A escritora Svetlana Alexievich divulgou uma carta aberta onde apela aos intelectuais russos que intercedam pelos habitantes da Bielorrússia, que integrou a União Soviética. “Por que vocês estão calados? Nós ainda somos seus irmãos”, escreveu.

“Primeiro, eles sequestraram nosso país. Agora, estão sequestrando os melhores entre nós. Mas, em nosso lugar, centenas de outros virão. Não foi o Conselho de Coordenação que se revoltou. O país se revoltou”

Leia abaixo a íntegra da carta.

“Nenhum dos amigos que compartilham das mesmas ideias comigo no Conselho de Coordenação ainda está por perto. Todo mundo está na prisão ou foi expulso do país. Hoje eles levaram o último, Maxim Znak.

Primeiro, eles sequestraram nosso país. Agora, estão sequestrando os melhores entre nós. Mas, em nosso lugar, centenas de outros virão. Não foi o Conselho de Coordenação que se revoltou. O país se revoltou. Quero repetir o que sempre digo: não estávamos preparando um golpe. Queríamos evitar uma divisão em nosso país. Queríamos que um diálogo começasse na sociedade. Lukashenko diz que não vai falar ‘com a rua’, mas as ruas estão cheias com centenas de milhares de pessoas que saem para protestar todos os domingos e todos os dias. Não é somente uma rua. É a nação.

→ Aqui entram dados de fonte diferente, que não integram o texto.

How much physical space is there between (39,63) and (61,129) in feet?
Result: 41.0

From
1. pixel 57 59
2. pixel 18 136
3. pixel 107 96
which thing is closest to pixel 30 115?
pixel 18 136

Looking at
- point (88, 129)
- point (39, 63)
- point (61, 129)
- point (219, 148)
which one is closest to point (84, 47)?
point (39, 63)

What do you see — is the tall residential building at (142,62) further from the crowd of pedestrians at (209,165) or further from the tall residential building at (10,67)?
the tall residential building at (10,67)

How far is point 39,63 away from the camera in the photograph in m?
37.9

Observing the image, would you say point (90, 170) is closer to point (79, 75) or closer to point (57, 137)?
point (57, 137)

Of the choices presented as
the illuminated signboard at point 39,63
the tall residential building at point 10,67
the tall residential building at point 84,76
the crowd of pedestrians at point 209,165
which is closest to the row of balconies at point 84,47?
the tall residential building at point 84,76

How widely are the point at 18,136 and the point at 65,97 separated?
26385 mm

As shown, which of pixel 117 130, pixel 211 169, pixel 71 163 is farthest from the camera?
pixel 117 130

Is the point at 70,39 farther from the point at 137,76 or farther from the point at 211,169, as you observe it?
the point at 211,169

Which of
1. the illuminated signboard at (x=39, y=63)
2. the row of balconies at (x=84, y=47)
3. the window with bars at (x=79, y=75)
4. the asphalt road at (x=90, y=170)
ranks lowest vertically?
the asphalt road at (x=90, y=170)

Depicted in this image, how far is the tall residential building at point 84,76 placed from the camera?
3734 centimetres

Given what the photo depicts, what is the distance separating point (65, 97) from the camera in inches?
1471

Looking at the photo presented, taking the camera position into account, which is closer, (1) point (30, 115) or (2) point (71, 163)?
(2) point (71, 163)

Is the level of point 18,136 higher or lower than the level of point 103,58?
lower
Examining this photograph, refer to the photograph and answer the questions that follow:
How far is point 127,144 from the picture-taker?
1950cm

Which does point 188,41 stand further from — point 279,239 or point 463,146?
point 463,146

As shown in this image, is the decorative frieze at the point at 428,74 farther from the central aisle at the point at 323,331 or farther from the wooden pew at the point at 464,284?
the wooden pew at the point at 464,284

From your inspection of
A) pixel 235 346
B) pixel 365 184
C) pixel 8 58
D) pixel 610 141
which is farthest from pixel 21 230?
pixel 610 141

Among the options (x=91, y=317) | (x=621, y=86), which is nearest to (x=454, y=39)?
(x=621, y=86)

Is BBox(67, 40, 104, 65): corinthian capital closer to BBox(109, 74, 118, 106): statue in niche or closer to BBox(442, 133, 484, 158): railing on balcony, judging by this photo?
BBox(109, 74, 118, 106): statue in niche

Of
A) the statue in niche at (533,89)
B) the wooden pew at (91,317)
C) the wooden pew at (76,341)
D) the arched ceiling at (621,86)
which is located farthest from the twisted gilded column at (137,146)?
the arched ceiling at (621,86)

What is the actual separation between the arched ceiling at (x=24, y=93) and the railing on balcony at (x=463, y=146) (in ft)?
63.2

“Lukashenko diz que não vai falar ‘com a rua’, mas as ruas estão cheias com centenas de milhares de pessoas que saem para protestar. Não é somente uma rua. É a nação. As pessoas vão às ruas com suas crianças pequenas porque acreditam que irão vencer”

As pessoas vão às ruas com suas crianças pequenas porque acreditam que irão vencer.

Eu também quero apelar para à intelligentsia russa, vamos chamá-la assim, ao velho estilo. Por que vocês estão calados? Nós ouvimos muito poucas vozes nos apoiando. Por que vocês permanecem em silêncio enquanto assistem este pequeno e orgulhoso país ser esmagado? Nós ainda somos seus irmãos.

Ao meu próprio povo, o que eu quero dizer é: eu amo vocês e estou muito orgulhosa de vocês.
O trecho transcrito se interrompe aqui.